Extracted records:
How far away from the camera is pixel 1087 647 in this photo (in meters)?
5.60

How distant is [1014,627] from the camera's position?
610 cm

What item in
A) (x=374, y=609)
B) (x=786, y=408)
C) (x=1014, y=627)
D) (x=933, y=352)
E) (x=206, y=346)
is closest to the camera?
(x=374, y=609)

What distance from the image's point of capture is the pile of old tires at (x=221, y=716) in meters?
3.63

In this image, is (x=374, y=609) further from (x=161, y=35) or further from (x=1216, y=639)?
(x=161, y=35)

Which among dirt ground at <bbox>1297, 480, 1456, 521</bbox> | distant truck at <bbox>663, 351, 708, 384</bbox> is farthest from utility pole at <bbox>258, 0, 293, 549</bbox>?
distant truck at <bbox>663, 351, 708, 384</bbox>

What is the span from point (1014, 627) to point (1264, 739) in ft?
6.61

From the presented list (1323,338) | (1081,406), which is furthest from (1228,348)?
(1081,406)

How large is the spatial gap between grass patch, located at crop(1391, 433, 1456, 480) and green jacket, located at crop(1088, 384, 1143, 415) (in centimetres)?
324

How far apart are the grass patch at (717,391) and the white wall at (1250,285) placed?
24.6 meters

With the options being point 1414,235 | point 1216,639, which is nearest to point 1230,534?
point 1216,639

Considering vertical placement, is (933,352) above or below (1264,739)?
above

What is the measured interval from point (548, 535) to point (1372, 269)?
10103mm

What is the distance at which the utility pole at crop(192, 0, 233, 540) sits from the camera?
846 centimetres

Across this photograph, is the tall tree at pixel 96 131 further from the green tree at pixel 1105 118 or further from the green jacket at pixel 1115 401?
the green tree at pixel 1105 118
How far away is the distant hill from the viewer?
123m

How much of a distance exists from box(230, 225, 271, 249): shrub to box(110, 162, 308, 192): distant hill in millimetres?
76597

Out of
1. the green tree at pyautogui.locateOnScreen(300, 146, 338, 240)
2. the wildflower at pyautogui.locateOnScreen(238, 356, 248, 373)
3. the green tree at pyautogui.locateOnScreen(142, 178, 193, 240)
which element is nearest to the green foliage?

Exercise directions:
Your task is to output the full set of records exactly as presented.

Expected output:
How far away from the camera is pixel 1087 647 in this photo (in meters)?
5.60

How distant is [1014,627] from the camera's position?
610 cm

What item in
A) (x=374, y=609)
B) (x=786, y=408)
C) (x=1014, y=627)
D) (x=933, y=352)
E) (x=206, y=346)
is closest to the camera?
(x=374, y=609)

What distance from the image's point of capture is the pile of old tires at (x=221, y=716) in meters?
3.63

In this image, is (x=374, y=609) further from (x=161, y=35) or further from (x=1216, y=639)?
(x=161, y=35)

Which among dirt ground at <bbox>1297, 480, 1456, 521</bbox> | distant truck at <bbox>663, 351, 708, 384</bbox> is farthest from utility pole at <bbox>258, 0, 293, 549</bbox>?
distant truck at <bbox>663, 351, 708, 384</bbox>

What is the span from point (1014, 627) to point (1264, 739) in ft?
6.61

From the presented list (1323,338) | (1081,406), which is furthest from (1228,348)?
(1081,406)

How large is the spatial gap between grass patch, located at crop(1391, 433, 1456, 480) and green jacket, located at crop(1088, 384, 1143, 415) (in centimetres)?
324

How far apart are the grass patch at (717,391) and the white wall at (1250,285) placed?
24.6 meters

With the options being point 1414,235 | point 1216,639, which is nearest to point 1230,534?
point 1216,639

Considering vertical placement, is (933,352) above or below (1264,739)?
above

What is the measured interval from point (548, 535) to point (1372, 269)?
10103mm

What is the distance at which the utility pole at crop(192, 0, 233, 540) sits from the camera?
846 centimetres

Across this photograph, is the tall tree at pixel 96 131 further from the green tree at pixel 1105 118 or further from the green jacket at pixel 1115 401?
the green tree at pixel 1105 118
How far away is the distant hill from the viewer?
123m

How much of a distance exists from box(230, 225, 271, 249): shrub to box(110, 162, 308, 192): distant hill in millimetres?
76597

Out of
1. the green tree at pyautogui.locateOnScreen(300, 146, 338, 240)
2. the wildflower at pyautogui.locateOnScreen(238, 356, 248, 373)
3. the green tree at pyautogui.locateOnScreen(142, 178, 193, 240)
which element is nearest to the green foliage?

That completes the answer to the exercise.